Bayesian analysis of amino acid substitution models

Abstract

Models of amino acid substitution present challenges beyond those often faced with the analysis of DNA sequences. The alignments of amino acid sequences are often small, whereas the number of parameters to be estimated is potentially large when compared with the number of free parameters for nucleotide substitution models. Most approaches to the analysis of amino acid alignments have focused on the use of fixed amino acid models in which all of the potentially free parameters are fixed to values estimated from a large number of sequences. Often, these fixed amino acid models are specific to a gene or taxonomic group (e.g. the Mtmam model, which has parameters that are specific to mammalian mitochondrial gene sequences). Although the fixed amino acid models succeed in reducing the number of free parameters to be estimated--indeed, they reduce the number of free parameters from approximately 200 to 0--it is possible that none of the currently available fixed amino acid models is appropriate for a specific alignment. Here, we present four approaches to the analysis of amino acid sequences. First, we explore the use of a general time reversible model of amino acid substitution using a Dirichlet prior probability distribution on the 190 exchangeability parameters. Second, we then explore the behaviour of prior probability distributions that are'centred' on the rates specified by the fixed amino acid model. Third, we consider a mixture of fixed amino acid models. Finally, we consider constraints on the exchangeability parameters as partitions,similar to how nucleotide substitution models are specified, and place a Dirichlet process prior model on all the possible partitioning schemes.

Figure 1

A frequency histogram of the potential scale reduction statistics $\left(\sqrt{\hat{R}}\right)$ for the parameters examined in this study.

Figure 2

The marginal prior and posterior probability distribution for four of the exchangeability parameters for the HIV pol alignment. The Kullback–Leibler divergence, I, is shown for each parameter and measures the dissimilarity between the prior and posterior probability distributions.

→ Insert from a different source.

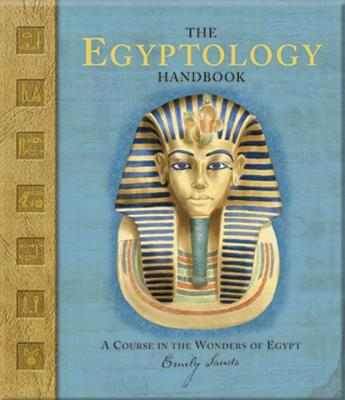 The Egyptology Handbook: A Course in the Wonders of Egypt - Sands, Emily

Note that the Kullback–Leibler divergence is small for the M↔Y parameter where the prior and posterior distributions are similar. The data are more informative for the other parameters shown, and the Kullback–Leibler divergence is correspondingly larger.

Figure 3

The mean of the marginal posterior probability distribution [$[E(\theta |\mathit{X})]$] and the Kullback–Leibler divergence (I) for the 190 exchangeability parameters for each of the eight alignments examined in this study. The 190 exchangeability parameters are ordered along the x-axes.

Figure 4

The prior (dashed line) and posterior (solid line) marginal probability density for two of the 190 exchangeability parameters for analyses of the HIV alignment. The y-axis is the marginal posterior probability density of the rate.

Figure 5

The Kullback–Leibler divergences (y-axes) of the 190 exchangeability parameters (arranged along the x-axes) under four different centred prior distributions for the HIV alignment.

Figure 6

The marginal posterior probability distribution of the I↔V exchangeability parameter for the HIV alignment when Χ varies. The y-axis is the marginal posterior probability density of the rate. Red line, 0.1; blue line, 1; light green line, 100; orange line, 190; light blue line, 500; green line, 1000; yellow line, 10 000.

Figure 7

The prior and posterior probability distributions (upside down and right side up, respectively) for the number of exchangeability parameter groups for the analyses where the concentration parameter is fixed such that the prior mean of the number of substitution categories is 2 (i.e. E(K)=2). (a) Drosophila adh; (b) vertebrate β-globin; (c) Leviviridae coat; (d) Japanese encephalitis env; (e) flavivirus; (f) influenza; (g) HIV pol and (h) Leviviridae replicase.

Figure 8

The mean partitions of the exchangeability parameters for each of the analyses. For each alignment, three mean partitions are shown, with the top most having a prior mean of 2 and the bottom most having a prior mean of 10.